Fri May 18 13:45:48 PDT 2012

On 5/18/2012 10:39 AM, Burkay Gur wrote:
> This is still not clear to me. When we calculate the perplexity of a 
> language
> model alone, we just take p as the language model itself. This tells 
> us how
> perplexed is that language model.
>
> This is H(p) = - Sum_i(p_i*log(p_i))
>
> Now when we introduce a test sentence, I am not sure what we are 
> calculating.
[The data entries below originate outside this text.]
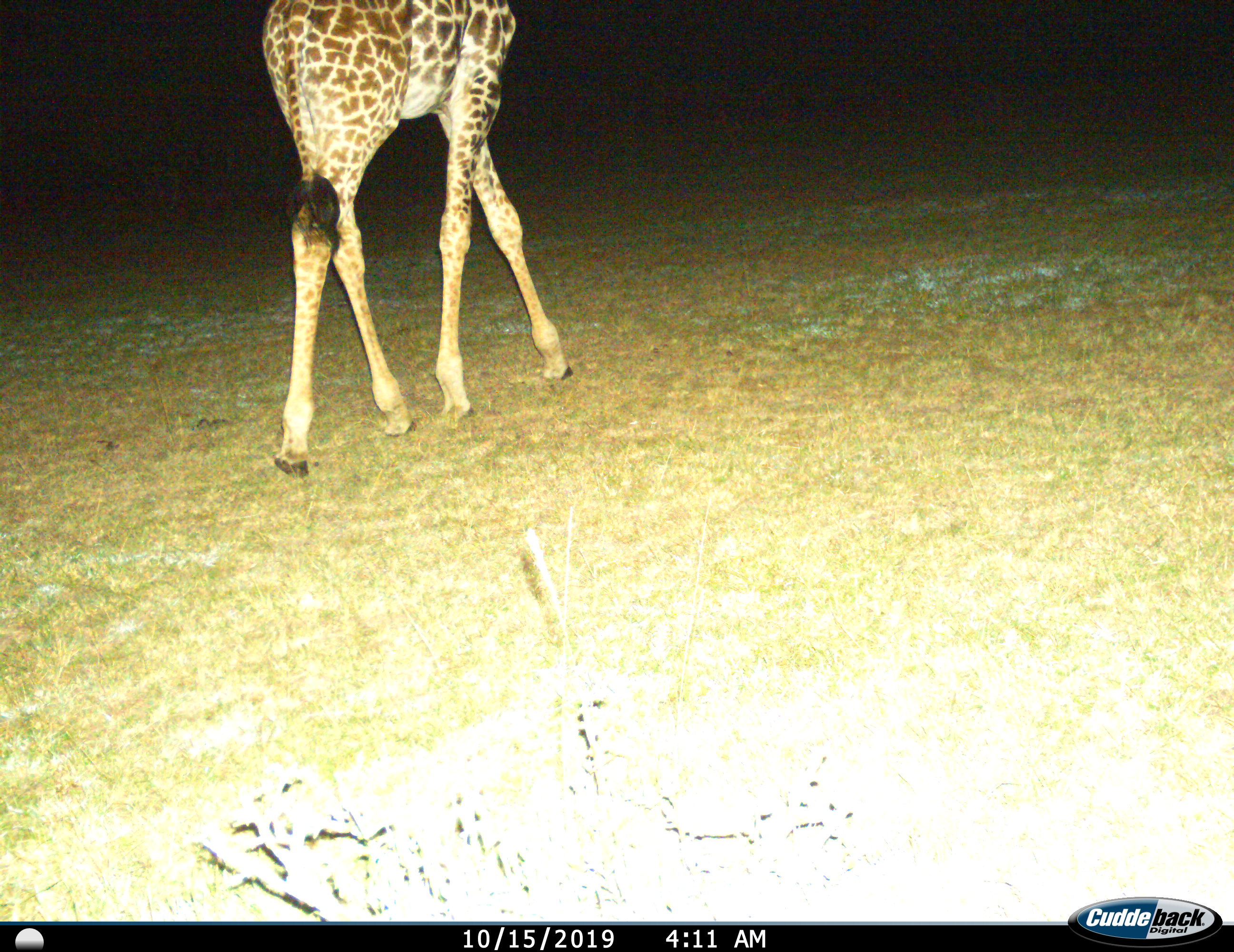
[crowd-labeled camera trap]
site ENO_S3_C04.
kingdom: Animalia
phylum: Chordata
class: Mammalia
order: Artiodactyla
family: Giraffidae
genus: Giraffa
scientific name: Giraffa camelopardalis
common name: giraffe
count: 1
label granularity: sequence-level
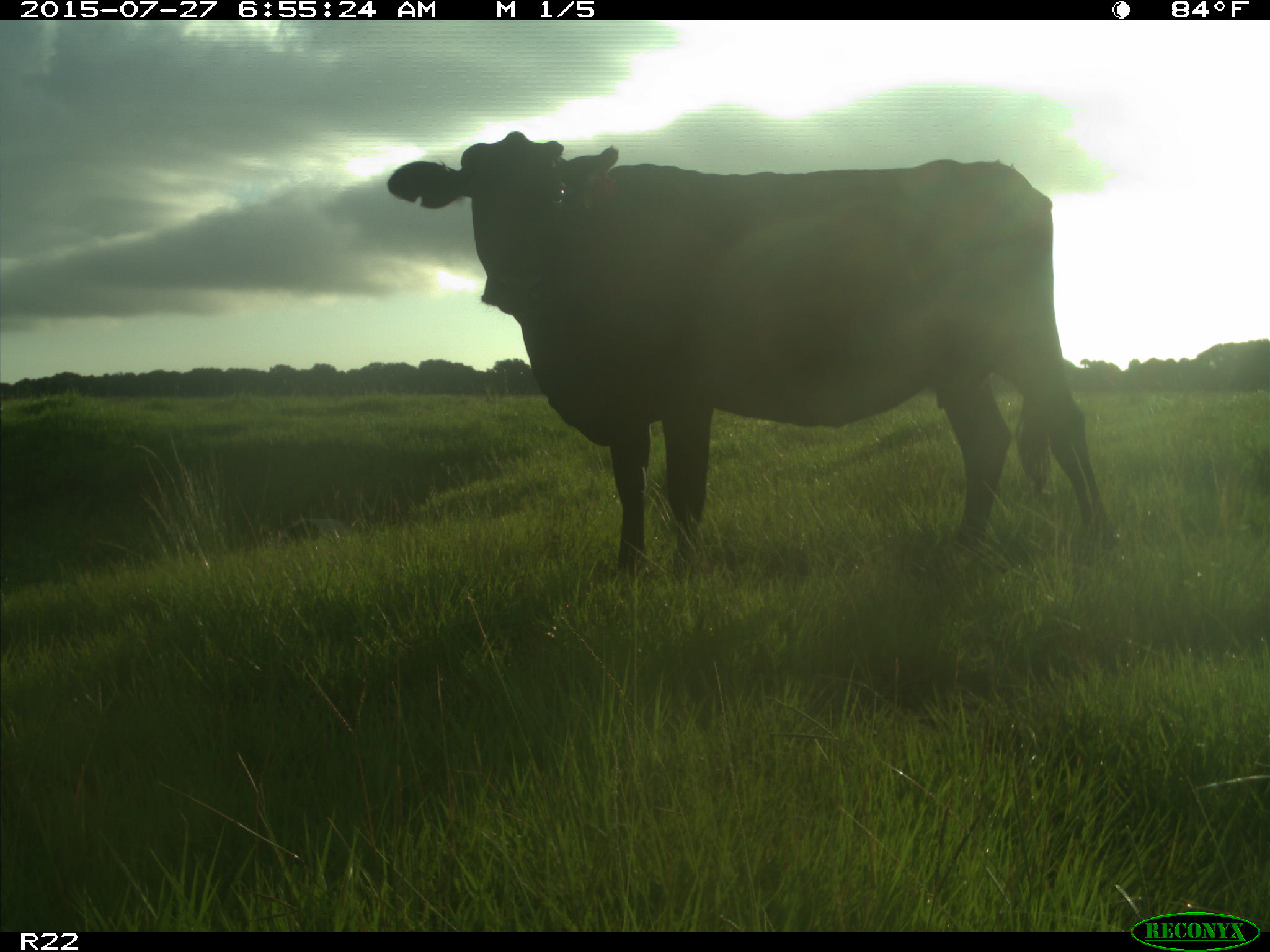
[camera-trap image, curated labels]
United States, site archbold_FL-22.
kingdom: Animalia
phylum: Chordata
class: Mammalia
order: Artiodactyla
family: Bovidae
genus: Bos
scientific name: Bos taurus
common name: domestic cow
Bos taurus (domestic cow).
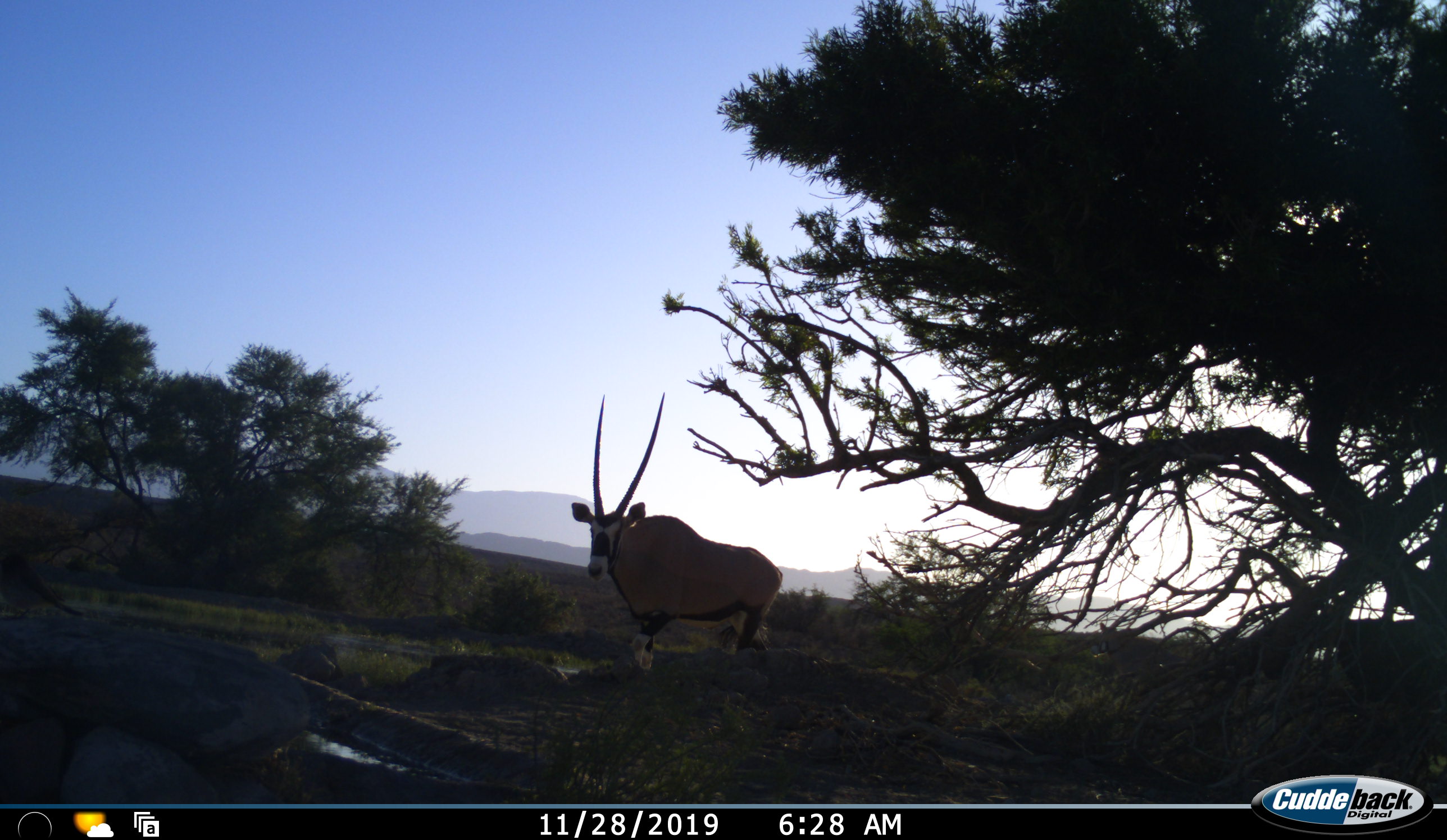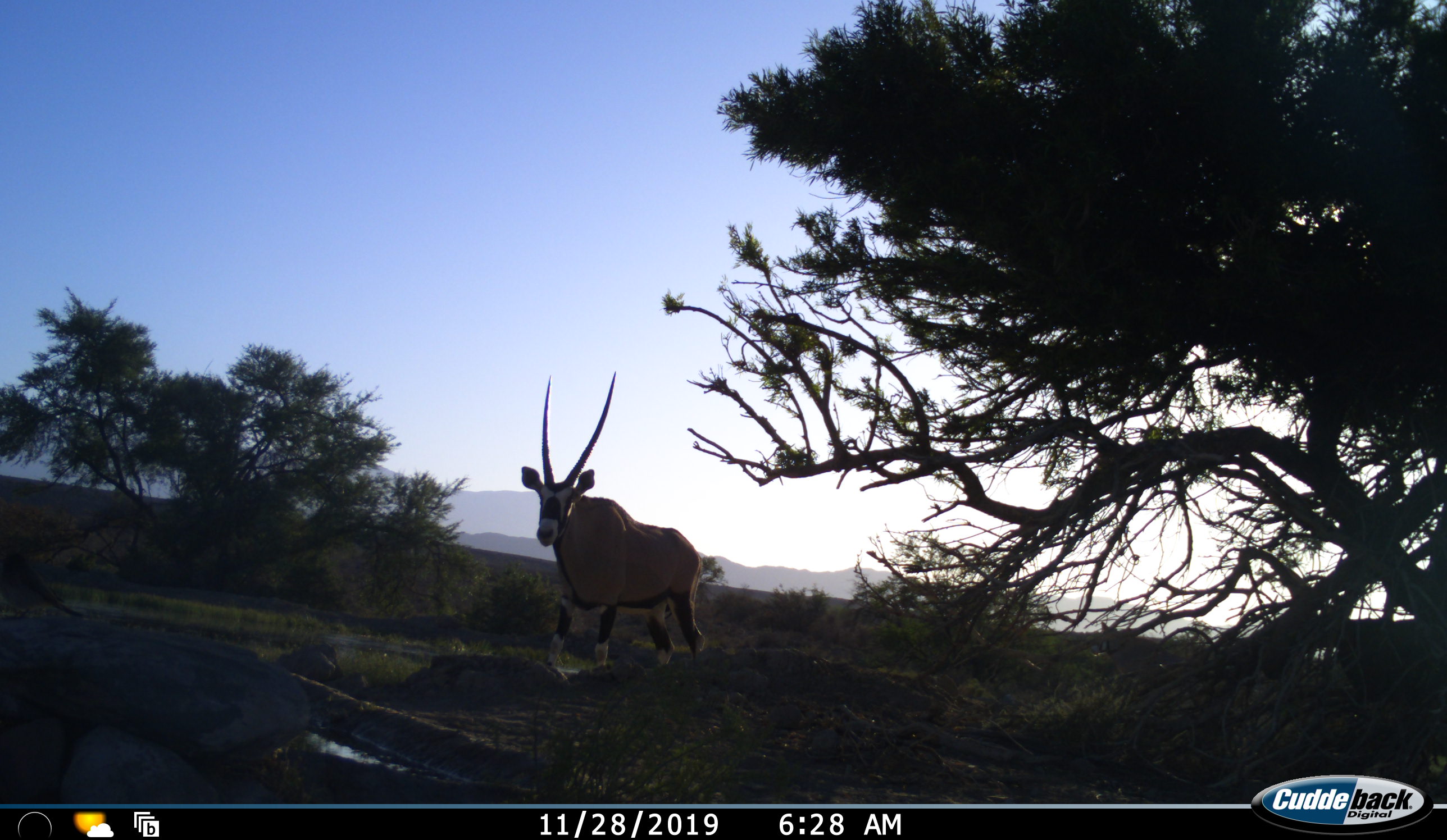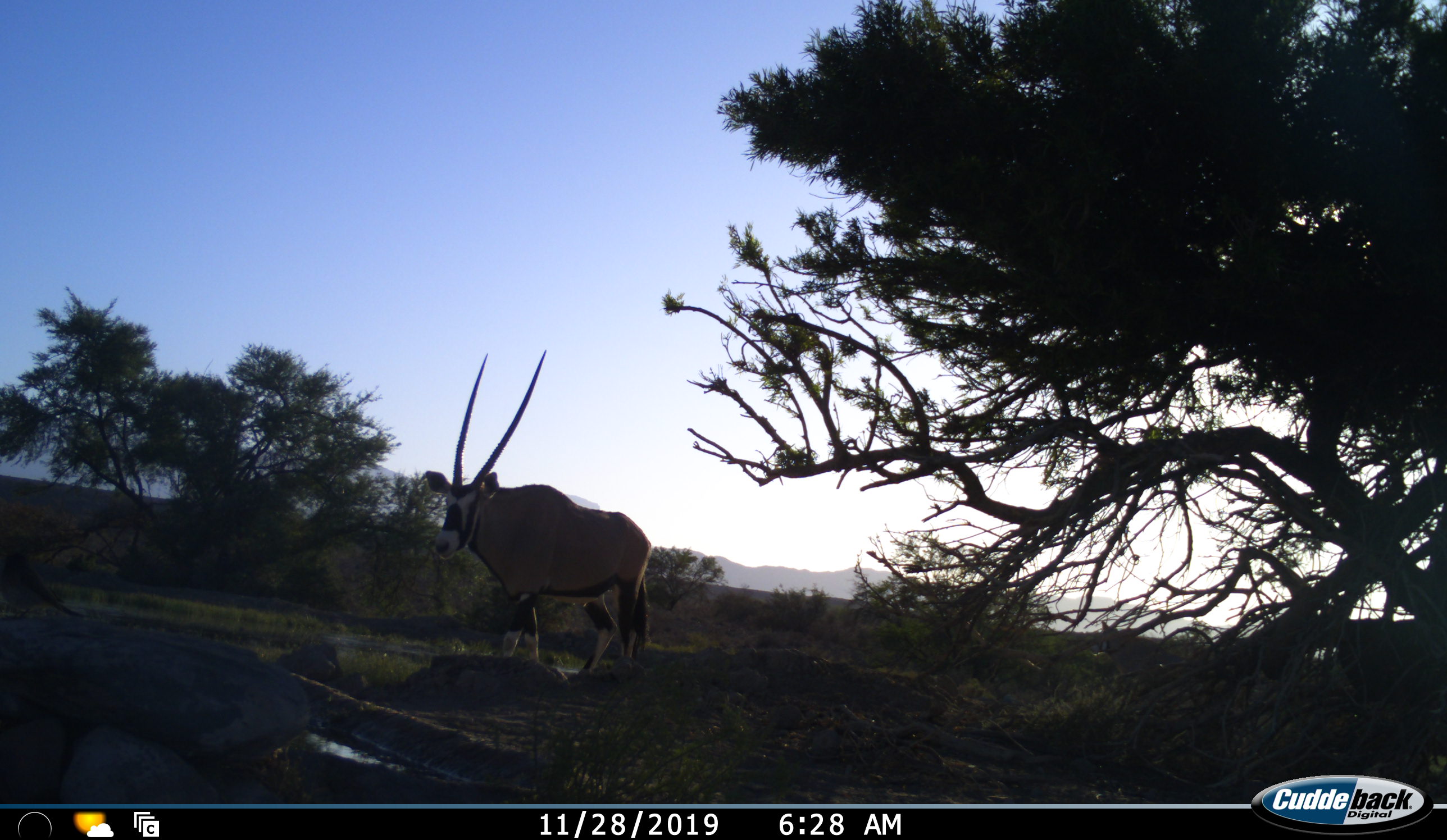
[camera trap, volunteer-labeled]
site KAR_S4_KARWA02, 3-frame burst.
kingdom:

In
> your example you are not mentioning q in the equation.
>
> H(p,q) = -Sum_i(p_i * log(q_i))

First, exchange p and q, if p is your LM, so you have

H(p,q) = -Sum_i(q_i * log(p_i))

q_i is approximated by the empirical distribution of words in the test 
data.   So effectively, q_i =  number of occurrences of word i / length 
of test corpus.
Of course for many (most) words q_i will be zero (they don't occur in 
the test data).

With this approximation you get

H(p,q)  = - Sum_j log (p_j)

where j now ranges over the word occurrences (tokens, not types) in the 
test set, and p_j is the probability of the j-th word.

Andreas